Die Schweiz ist gespalten, der Graben zwischen Volk und Wirtschafts- sowie Politelite tief. Das zeigte das wuchtige Nein zur Unternehmenssteuerreform III vom Sonntag. Der Mittelstand scheint das Vertrauen in «die in Bern oben» verloren zu haben. BLICK baut nun Brücken. Und bringt die beiden Seiten an einen Tisch.
Gestern stellte sich Economiesuisse-Präsident Heinz Karrer (57) am ersten Bürgergespräch den kritischen Fragen von BLICK-Lesern – rund 50 hatten sich beworben, darunter leider keine einzige Frau. Der Chef des mächtigsten Wirtschaftsverbands der Schweiz musste nach dem Abstimmungsdebakel besonders viel Kritik einstecken. Viele sehen in ihm den Hauptschuldigen am wuchtigen Nein.
«Schreckensszenarien bei einem Nein wenig glaubwürdig»
Wer deswegen einen geknickten Karrer erwartet hatte, der irrte. Er empfängt die BLICK-Leser in aufgeräumter Stimmung am Economiesuisse-Sitz in Zürich. Er stellt sich offen und selbstkritisch den Fragen der von Christian Dorer (41), Chefredaktor der Blick-Gruppe, moderierten Gesprächsrunde.
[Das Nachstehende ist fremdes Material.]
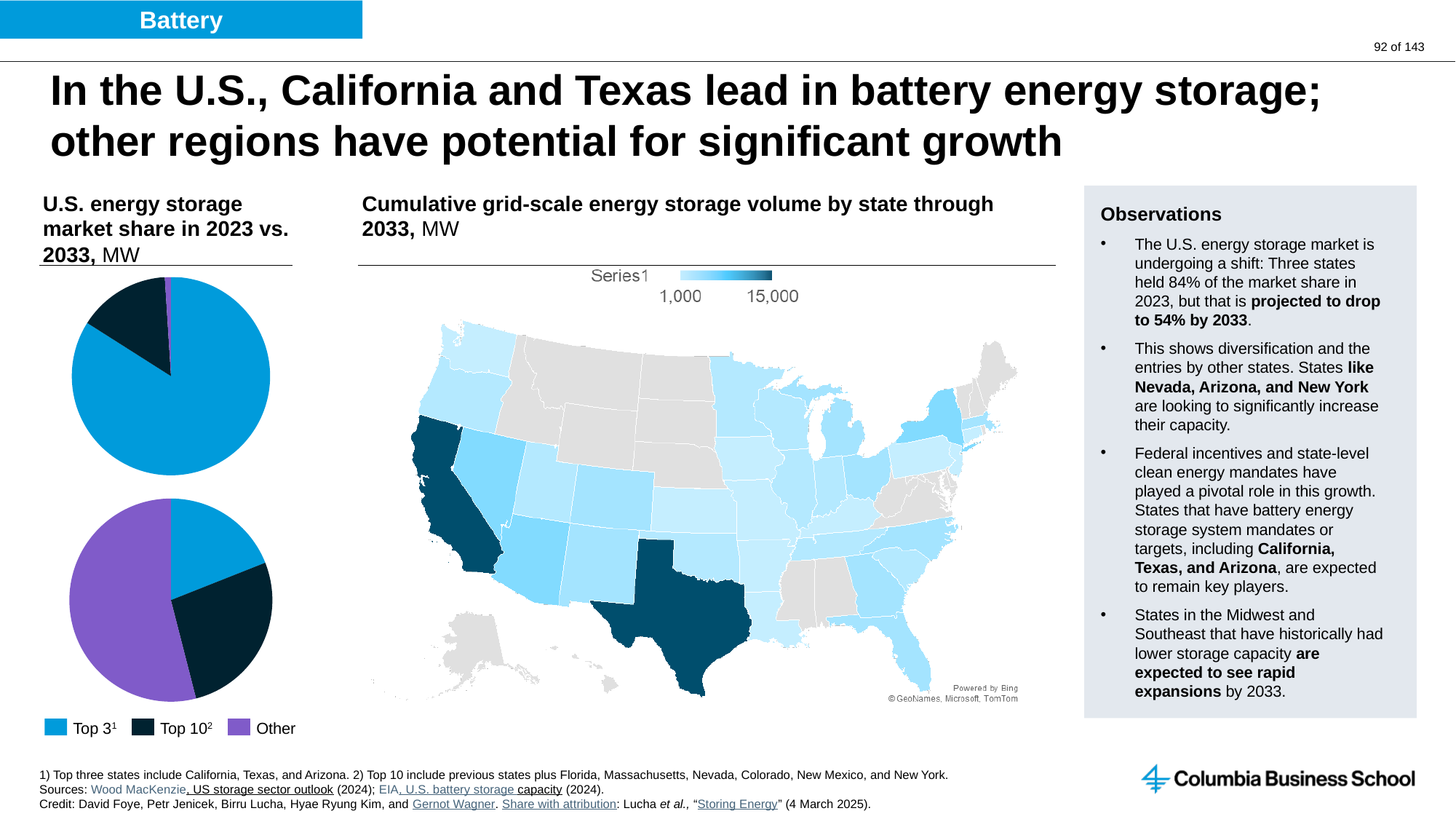
How many slices does the top pie chart (U.S. energy storage market share) have? 3 In the top pie chart (U.S. energy storage market share), which category has the largest share? Top 3 In the top pie chart (U.S. energy storage market share), which is larger: the Top 3 slice or the Top 10 slice? Top 3 In the bottom pie chart (U.S. energy storage market share), which category has the smallest share? Top 3 What are the two values labelled on the colour scale of the map chart 'Cumulative grid-scale energy storage volume by state through 2033'? 1,000 and 15,000 In the top pie chart (U.S. energy storage market share), which category has the smallest share? Other In the bottom pie chart (U.S. energy storage market share), which is larger: the Top 3 slice or the Other slice? Other What kind of chart is used to show U.S. energy storage market share in 2023 vs. 2033? Pie chart In the bottom pie chart (U.S. energy storage market share), which category has the largest share? Other What unit is given in the title of the U.S. energy storage market share pie charts? MW How many entries does the legend for the U.S. energy storage market share pie charts list? 3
Die Vorlage sei viel zu komplex gewesen, kritisiert Pascal Praudisch (48). «Viele waren damit hoffnungslos überfordert. Man muss derart wichtige Themen einfacher vermitteln, sonst erreicht man die Bürger nicht mehr. Zudem waren Ihre Schreckensszenarien bei einem Nein wenig glaubwürdig.» Ein harter Vorwurf.
Karrer gibt zu: «Wir hätten die Konsequenzen eines Neins differenzierter darlegen müssen und haben bei der komplexen Vorlage vieles zu wenig verständlich herübergebracht.»
Karrer fordert Engagement der Wirtschaftsführer
Um das ramponierte Vertrauen in die Wirtschaft wieder zu stärken, nimmt Karrer die Unternehmer in die Pflicht. Früher habe das Volk grossen Wirtschaftsführern vertraut, weil sie auch politisch tätig waren. «Peter Spuhler war einer der Letzten», so Karrer. Heute seien solche Doppelmandate kaum mehr zu stemmen.
Deshalb müssten nun vermehrt Wirtschaftsvertreter in die Hosen. Karrers Vorschlag: «Wenn 50'000 Unternehmer an einem Tag pro Jahr das Gespräch mit der Bevölkerung suchen würden, könnten wir viel erreichen.»
Richard Fischer will wissen, ob sich Karrer überhaupt in die Lage eines Vaters versetzen könne, der seine Familie mit monatlich 6000 Franken durchbringen muss. Karrer bestreitet, dass er die Bodenhaftung verloren habe. Er lebe mit seiner Familie auf dem Land. «Mit Kindern haben sie automatisch Kontakt mit den verschiedensten Leuten. Und in der Freizeit suche ich das ganz bewusst.»
«Die Demokratie ist in Gefahr»
45 Prozent der Chefs der grössten Schweizer Firmen stammen aus dem Ausland. Laut Karrer kümmern sich diese weniger um den Austausch mit dem Volk. «Die gesellschaftliche Verbundenheit muss man aber leben, sich aktiv um einen Dialog bemühen», sagt er. Seine Aufforderung: «Sprechen Sie Manager auf der Strasse an!»
Unter den Nägeln brennt den BLICK-Lesern auch das Verhältnis zu Europa. Für Tobias Anliker (36) etwa ist klar: «Die Demokratie ist in Gefahr, weil wir unter Druck der EU stehen.» Brüssel nehme den Volkswillen – etwa das Nein zur Unternehmenssteuerreform III – nicht ernst. Karrer bleibt gelassen. Man müsse nun «zügig, aber nicht überhastet» eine neue Vorlage ausarbeiten.
Der direkte Austausch zwischen Bürgern und der Elite scheint einem grossen Bedürfnis zu entsprechen. Die Diskussionen mit Heinz Karrer wurden intensiv weitergeführt, als die vereinbarte Zeit schon längst abgelaufen war.